→ **Aim**: Write out everything from the line containing "Which do you" down to the end of the data, keeping every character unchanged.

→ **Items stored from a collection**:
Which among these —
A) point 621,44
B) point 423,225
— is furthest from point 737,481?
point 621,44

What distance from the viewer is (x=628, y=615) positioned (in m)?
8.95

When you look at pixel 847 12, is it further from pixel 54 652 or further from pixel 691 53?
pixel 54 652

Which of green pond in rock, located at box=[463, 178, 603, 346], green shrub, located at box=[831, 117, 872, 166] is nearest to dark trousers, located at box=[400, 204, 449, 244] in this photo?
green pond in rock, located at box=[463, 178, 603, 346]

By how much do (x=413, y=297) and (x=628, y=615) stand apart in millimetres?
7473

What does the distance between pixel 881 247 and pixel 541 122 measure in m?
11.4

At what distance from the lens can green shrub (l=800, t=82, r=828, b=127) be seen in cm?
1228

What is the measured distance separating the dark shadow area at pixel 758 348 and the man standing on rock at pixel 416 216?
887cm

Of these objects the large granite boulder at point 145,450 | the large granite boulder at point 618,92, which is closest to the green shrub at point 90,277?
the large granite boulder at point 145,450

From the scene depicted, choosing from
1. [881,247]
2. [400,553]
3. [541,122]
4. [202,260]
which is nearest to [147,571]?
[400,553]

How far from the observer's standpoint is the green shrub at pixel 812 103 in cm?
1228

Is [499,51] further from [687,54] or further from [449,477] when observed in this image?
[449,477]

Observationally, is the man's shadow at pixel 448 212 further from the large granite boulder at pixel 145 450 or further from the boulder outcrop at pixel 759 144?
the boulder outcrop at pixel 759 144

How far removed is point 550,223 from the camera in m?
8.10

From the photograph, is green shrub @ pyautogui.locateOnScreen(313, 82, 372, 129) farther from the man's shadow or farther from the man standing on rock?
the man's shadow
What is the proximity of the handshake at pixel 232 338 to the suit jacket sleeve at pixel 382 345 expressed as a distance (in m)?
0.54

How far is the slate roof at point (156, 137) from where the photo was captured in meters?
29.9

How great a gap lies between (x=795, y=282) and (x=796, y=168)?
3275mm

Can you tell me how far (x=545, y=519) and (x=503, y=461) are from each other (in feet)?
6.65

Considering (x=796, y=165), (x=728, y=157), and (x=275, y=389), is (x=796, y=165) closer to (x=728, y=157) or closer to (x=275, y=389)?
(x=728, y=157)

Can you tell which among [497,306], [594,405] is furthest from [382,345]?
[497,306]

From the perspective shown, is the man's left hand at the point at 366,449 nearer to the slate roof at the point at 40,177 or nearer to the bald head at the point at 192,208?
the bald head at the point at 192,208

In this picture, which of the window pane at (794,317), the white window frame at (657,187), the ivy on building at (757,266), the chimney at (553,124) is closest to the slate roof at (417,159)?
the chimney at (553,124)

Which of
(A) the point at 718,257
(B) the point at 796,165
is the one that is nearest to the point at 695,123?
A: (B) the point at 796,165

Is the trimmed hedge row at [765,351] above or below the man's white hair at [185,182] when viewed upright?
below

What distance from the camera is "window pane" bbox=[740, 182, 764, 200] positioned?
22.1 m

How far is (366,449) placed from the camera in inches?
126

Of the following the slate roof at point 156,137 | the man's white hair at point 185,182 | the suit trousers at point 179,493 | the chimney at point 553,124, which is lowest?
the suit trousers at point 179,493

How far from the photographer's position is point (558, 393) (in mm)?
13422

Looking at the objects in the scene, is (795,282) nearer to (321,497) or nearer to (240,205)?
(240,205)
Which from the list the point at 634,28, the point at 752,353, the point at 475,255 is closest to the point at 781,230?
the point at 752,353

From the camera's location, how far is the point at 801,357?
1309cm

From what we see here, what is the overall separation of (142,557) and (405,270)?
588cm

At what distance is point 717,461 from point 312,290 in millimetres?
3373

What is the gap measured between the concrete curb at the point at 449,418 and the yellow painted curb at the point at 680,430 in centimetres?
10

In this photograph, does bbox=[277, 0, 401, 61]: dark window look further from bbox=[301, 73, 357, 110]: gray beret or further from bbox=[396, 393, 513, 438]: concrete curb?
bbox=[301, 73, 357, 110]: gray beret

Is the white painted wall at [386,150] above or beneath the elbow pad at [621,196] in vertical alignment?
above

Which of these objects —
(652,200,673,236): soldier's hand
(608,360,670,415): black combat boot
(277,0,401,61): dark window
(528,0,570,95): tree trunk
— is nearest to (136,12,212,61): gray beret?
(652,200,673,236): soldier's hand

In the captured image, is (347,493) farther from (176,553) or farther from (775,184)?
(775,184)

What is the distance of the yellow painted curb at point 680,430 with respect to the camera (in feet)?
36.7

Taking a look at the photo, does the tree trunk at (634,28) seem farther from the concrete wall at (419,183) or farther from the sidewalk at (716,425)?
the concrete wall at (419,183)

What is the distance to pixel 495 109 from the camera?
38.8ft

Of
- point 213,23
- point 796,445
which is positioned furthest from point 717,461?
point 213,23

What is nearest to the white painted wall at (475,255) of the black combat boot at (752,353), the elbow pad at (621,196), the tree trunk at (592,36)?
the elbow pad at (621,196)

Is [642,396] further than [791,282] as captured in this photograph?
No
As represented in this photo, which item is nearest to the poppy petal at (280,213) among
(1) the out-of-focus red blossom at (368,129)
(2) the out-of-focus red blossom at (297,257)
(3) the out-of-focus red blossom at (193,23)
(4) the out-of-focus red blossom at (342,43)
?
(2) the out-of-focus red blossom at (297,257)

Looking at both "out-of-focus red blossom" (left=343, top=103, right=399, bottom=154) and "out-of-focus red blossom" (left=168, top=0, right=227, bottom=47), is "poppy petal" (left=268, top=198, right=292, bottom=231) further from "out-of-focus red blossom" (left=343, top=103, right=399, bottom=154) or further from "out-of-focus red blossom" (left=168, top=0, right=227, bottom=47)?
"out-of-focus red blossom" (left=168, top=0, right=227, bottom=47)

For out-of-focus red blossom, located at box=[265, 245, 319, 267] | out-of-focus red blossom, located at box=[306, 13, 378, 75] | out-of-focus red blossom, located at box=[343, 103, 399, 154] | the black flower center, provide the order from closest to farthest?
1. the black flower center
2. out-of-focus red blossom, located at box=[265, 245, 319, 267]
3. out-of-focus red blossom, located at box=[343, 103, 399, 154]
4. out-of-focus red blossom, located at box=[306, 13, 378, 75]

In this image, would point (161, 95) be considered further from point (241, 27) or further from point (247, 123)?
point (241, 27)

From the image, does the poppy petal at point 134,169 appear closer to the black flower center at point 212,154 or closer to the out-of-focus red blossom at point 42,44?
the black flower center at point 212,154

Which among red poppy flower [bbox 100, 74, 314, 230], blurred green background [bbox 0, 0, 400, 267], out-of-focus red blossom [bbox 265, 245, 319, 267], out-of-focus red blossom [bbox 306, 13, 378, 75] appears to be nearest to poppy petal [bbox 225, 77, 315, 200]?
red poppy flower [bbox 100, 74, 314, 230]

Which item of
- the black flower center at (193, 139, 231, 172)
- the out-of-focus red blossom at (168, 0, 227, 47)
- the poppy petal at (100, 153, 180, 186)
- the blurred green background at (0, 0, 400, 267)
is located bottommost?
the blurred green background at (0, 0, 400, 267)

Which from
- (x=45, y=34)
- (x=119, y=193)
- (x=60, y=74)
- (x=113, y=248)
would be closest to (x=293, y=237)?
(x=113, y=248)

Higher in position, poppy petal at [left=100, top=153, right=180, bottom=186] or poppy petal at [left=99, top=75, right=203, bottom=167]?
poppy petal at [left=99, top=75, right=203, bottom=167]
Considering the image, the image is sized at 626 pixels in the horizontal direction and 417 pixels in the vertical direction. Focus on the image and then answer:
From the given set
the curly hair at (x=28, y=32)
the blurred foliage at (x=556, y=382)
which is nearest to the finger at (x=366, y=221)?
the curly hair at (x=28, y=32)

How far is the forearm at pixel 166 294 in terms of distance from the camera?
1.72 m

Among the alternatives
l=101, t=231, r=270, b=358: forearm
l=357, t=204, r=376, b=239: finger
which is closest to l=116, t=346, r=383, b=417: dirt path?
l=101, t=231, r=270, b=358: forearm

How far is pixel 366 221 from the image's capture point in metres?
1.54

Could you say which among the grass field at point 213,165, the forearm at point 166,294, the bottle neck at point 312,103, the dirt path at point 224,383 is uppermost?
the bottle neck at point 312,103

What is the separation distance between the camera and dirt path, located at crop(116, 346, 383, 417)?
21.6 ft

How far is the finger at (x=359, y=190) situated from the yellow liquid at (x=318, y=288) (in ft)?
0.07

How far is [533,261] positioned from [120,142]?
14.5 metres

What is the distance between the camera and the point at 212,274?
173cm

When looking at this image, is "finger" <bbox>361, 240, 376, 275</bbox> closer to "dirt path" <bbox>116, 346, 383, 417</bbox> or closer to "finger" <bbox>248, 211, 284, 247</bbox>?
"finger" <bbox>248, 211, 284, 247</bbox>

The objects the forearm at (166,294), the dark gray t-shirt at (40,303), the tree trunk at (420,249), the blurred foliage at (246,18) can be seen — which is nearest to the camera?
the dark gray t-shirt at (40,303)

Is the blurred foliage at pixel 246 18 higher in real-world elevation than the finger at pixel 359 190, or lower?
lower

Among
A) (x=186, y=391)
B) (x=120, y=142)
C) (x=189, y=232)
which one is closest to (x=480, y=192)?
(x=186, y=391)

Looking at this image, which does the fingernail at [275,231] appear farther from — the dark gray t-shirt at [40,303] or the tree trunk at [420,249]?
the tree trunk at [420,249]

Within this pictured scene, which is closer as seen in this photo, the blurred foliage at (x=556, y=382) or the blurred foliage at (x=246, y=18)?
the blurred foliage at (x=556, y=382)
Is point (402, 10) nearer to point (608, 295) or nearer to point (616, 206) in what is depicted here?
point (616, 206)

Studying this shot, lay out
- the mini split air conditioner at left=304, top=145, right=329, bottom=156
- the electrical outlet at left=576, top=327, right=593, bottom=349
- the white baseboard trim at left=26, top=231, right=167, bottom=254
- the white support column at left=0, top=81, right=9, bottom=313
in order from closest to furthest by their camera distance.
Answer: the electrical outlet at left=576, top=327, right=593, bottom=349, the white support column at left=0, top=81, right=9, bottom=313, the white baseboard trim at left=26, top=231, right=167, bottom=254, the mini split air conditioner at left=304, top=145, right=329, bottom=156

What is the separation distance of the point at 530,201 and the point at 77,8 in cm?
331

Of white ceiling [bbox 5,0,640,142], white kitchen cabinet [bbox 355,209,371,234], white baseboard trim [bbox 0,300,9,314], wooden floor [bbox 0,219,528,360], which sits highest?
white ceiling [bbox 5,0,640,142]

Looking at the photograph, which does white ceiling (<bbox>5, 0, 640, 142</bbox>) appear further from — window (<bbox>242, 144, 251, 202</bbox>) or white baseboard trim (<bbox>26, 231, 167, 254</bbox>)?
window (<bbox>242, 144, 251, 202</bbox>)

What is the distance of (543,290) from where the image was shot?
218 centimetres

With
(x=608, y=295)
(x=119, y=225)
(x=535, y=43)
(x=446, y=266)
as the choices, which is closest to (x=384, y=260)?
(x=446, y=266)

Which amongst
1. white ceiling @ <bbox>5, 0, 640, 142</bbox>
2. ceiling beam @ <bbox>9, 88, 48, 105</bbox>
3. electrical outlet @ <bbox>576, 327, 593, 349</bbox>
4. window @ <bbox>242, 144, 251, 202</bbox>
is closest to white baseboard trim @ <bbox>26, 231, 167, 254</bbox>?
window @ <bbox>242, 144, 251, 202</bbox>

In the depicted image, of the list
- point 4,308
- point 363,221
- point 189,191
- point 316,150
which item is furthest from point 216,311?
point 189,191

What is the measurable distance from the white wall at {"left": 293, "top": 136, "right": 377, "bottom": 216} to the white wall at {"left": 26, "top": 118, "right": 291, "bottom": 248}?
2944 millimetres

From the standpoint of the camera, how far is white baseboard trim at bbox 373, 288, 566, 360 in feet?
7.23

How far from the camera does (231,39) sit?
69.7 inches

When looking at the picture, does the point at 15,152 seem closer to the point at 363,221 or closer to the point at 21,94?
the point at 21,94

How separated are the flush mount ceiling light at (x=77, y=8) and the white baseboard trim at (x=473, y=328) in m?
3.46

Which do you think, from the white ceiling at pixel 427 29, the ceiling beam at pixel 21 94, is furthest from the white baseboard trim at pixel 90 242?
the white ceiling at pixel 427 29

→ **Solution to the exercise**:
Which do you think, from the white ceiling at pixel 427 29, the ceiling beam at pixel 21 94, is furthest from the white baseboard trim at pixel 90 242?
the white ceiling at pixel 427 29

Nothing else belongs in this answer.